Players can see each other’s hands. They take turns discarding exactly one card until only one card remains in each hand. The players discard in turns with small R taking the first move. Let the last card in small R’s hand be \(u\) and in small M’s hand be \(v\). Then small R’s score is \(a_{u,v}\) and small M’s score is \(-a_{u,v}\). Both players aim to maximize their own scores.

You will simulate a game with an interactive library. If you are given \(c = 0\) then you play as small R; if \(c = 1\) then you play as small M. Your goal is to achieve a final score at least as high as what both players would obtain if both played optimally.

Note: Though the game has a rich strategic structure, for the purpose of this problem you may use any strategy that guarantees a valid output following the game protocol.

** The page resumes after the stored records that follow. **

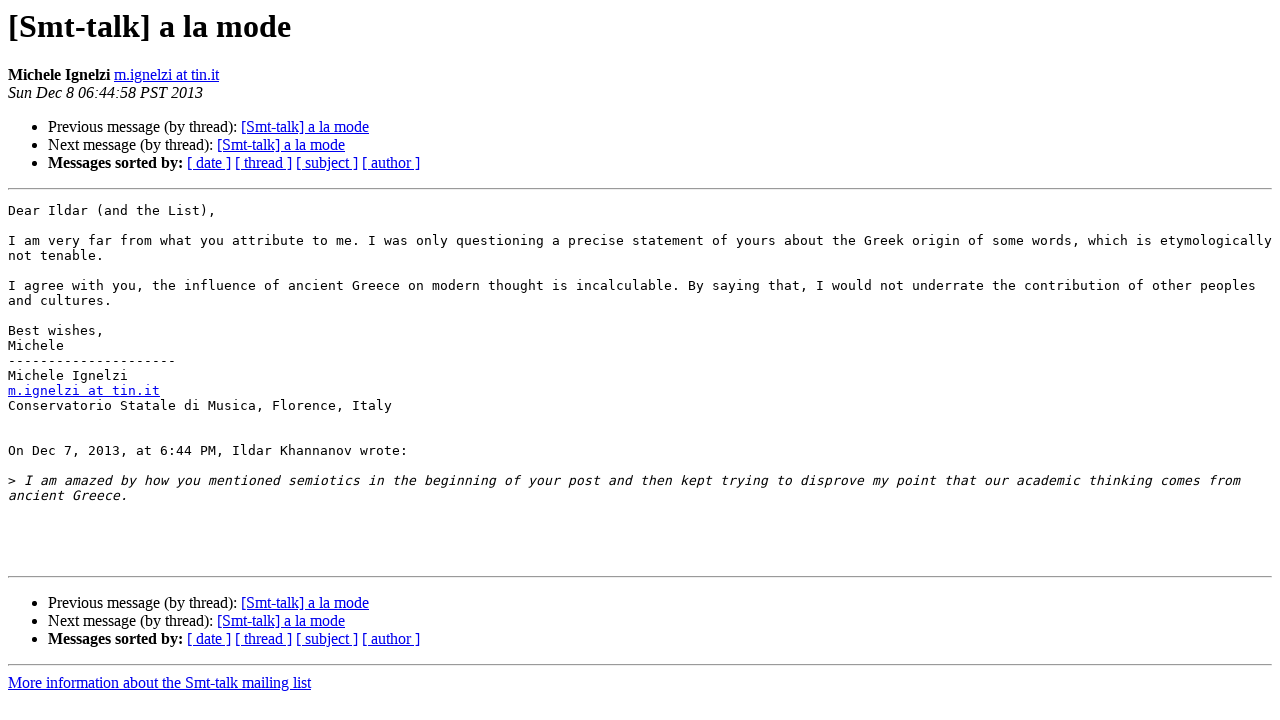

--- FILE ---
content_type: text/html
request_url: http://lists.societymusictheory.org/pipermail/smt-talk-societymusictheory.org/2013-December/011498.html
body_size: 1294
content:
<!DOCTYPE HTML PUBLIC "-//W3C//DTD HTML 4.01 Transitional//EN">
<HTML>
 <HEAD>
   <TITLE> [Smt-talk] a la mode
   </TITLE>
   <LINK REL="Index" HREF="index.html" >
   <LINK REL="made" HREF="mailto:smt-talk%40lists.societymusictheory.org?Subject=Re%3A%20%5BSmt-talk%5D%20a%20la%20mode&In-Reply-To=%3C1FB95C14-2F40-4B1A-A151-4EB39722AB8C%40tin.it%3E">
   <META NAME="robots" CONTENT="index,nofollow">
   <style type="text/css">
       pre {
           white-space: pre-wrap;       /* css-2.1, curent FF, Opera, Safari */
           }
   </style>
   <META http-equiv="Content-Type" content="text/html; charset=us-ascii">
   <LINK REL="Previous"  HREF="011497.html">
   <LINK REL="Next"  HREF="011500.html">
 </HEAD>
 <BODY BGCOLOR="#ffffff">
   <H1>[Smt-talk] a la mode</H1>
<!--htdig_noindex-->
    <B>Michele Ignelzi</B> 
    <A HREF="mailto:smt-talk%40lists.societymusictheory.org?Subject=Re%3A%20%5BSmt-talk%5D%20a%20la%20mode&In-Reply-To=%3C1FB95C14-2F40-4B1A-A151-4EB39722AB8C%40tin.it%3E"
       TITLE="[Smt-talk] a la mode">m.ignelzi at tin.it
       </A><BR>
    <I>Sun Dec  8 06:44:58 PST 2013</I>
    <P><UL>
        <LI>Previous message (by thread): <A HREF="011497.html">[Smt-talk] a la mode
</A></li>
        <LI>Next message (by thread): <A HREF="011500.html">[Smt-talk] a la mode
</A></li>
         <LI> <B>Messages sorted by:</B> 
              <a href="date.html#11498">[ date ]</a>
              <a href="thread.html#11498">[ thread ]</a>
              <a href="subject.html#11498">[ subject ]</a>
              <a href="author.html#11498">[ author ]</a>
         </LI>
       </UL>
    <HR>  
<!--/htdig_noindex-->
<!--beginarticle-->
<PRE>Dear Ildar (and the List),

I am very far from what you attribute to me. I was only questioning a precise statement of yours about the Greek origin of some words, which is etymologically not tenable.

I agree with you, the influence of ancient Greece on modern thought is incalculable. By saying that, I would not underrate the contribution of other peoples and cultures.

Best wishes,
Michele
---------------------
Michele Ignelzi
<A HREF="http://lists.societymusictheory.org/listinfo.cgi/smt-talk-societymusictheory.org">m.ignelzi at tin.it</A>
Conservatorio Statale di Musica, Florence, Italy


On Dec 7, 2013, at 6:44 PM, Ildar Khannanov wrote:

&gt;<i> I am amazed by how you mentioned semiotics in the beginning of your post and then kept trying to disprove my point that our academic thinking comes from ancient Greece.
</I>



</PRE>

<!--endarticle-->
<!--htdig_noindex-->
    <HR>
    <P><UL>
        <!--threads-->
	<LI>Previous message (by thread): <A HREF="011497.html">[Smt-talk] a la mode
</A></li>
	<LI>Next message (by thread): <A HREF="011500.html">[Smt-talk] a la mode
</A></li>
         <LI> <B>Messages sorted by:</B> 
              <a href="date.html#11498">[ date ]</a>
              <a href="thread.html#11498">[ thread ]</a>
              <a href="subject.html#11498">[ subject ]</a>
              <a href="author.html#11498">[ author ]</a>
         </LI>
       </UL>

<hr>
<a href="http://lists.societymusictheory.org/listinfo.cgi/smt-talk-societymusictheory.org">More information about the Smt-talk
mailing list</a><br>
<!--/htdig_noindex-->
</body></html>
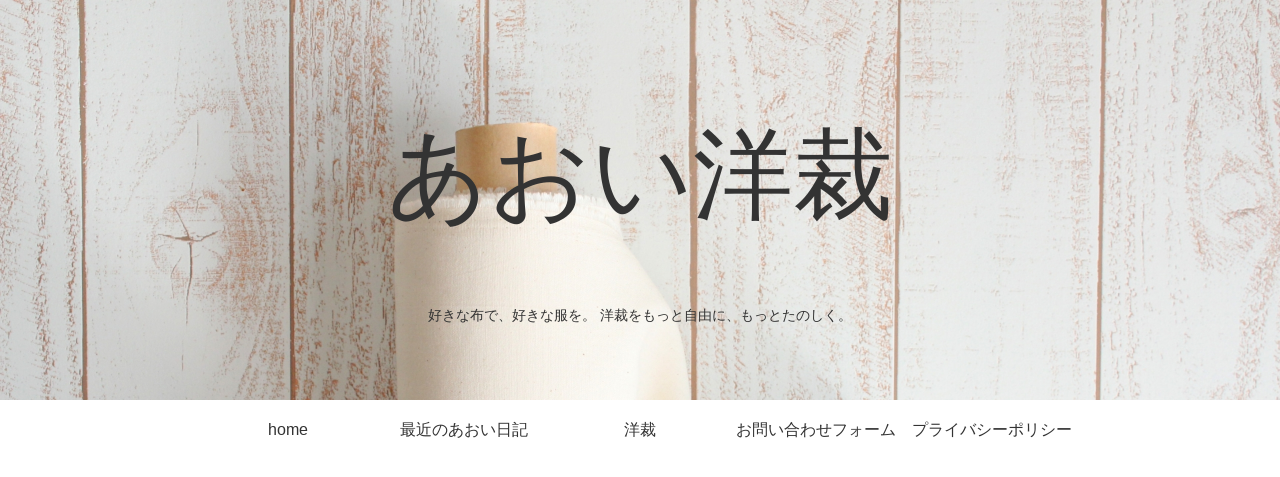

--- FILE ---
content_type: text/html; charset=utf-8
request_url: https://www.google.com/recaptcha/api2/aframe
body_size: 270
content:
<!DOCTYPE HTML><html><head><meta http-equiv="content-type" content="text/html; charset=UTF-8"></head><body><script nonce="q8KRK8lx4ydo59RY43u7YQ">/** Anti-fraud and anti-abuse applications only. See google.com/recaptcha */ try{var clients={'sodar':'https://pagead2.googlesyndication.com/pagead/sodar?'};window.addEventListener("message",function(a){try{if(a.source===window.parent){var b=JSON.parse(a.data);var c=clients[b['id']];if(c){var d=document.createElement('img');d.src=c+b['params']+'&rc='+(localStorage.getItem("rc::a")?sessionStorage.getItem("rc::b"):"");window.document.body.appendChild(d);sessionStorage.setItem("rc::e",parseInt(sessionStorage.getItem("rc::e")||0)+1);localStorage.setItem("rc::h",'1763002126555');}}}catch(b){}});window.parent.postMessage("_grecaptcha_ready", "*");}catch(b){}</script></body></html>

In our sample solutions, a simple strategy of discarding the smallest available card is used.

inputFormat

The first line contains three integers \(n\), \(m\), and \(c\) separated by spaces.

The next \(n\) lines each contain \(n\) integers. The \(j\)th integer in the \(i\)th line denotes \(a_{i,j}\) (the score when small R’s final card is \(i\) and small M’s final card is \(j\)).

The next line contains \(m\) integers representing small R’s initial hand (each integer is between 1 and \(n\)).

The following line contains \(m\) integers representing small M’s initial hand.

It is guaranteed that each player has at least one card of each type initially.

outputFormat

This is an interactive problem. On each of your turns, output a single integer in a new line: the card you choose to discard from your hand. Do not output anything on the opponent's turns.

Flush the output after each move.

sample

3 1 0
1 2 3
4 5 6
7 8 9
1
2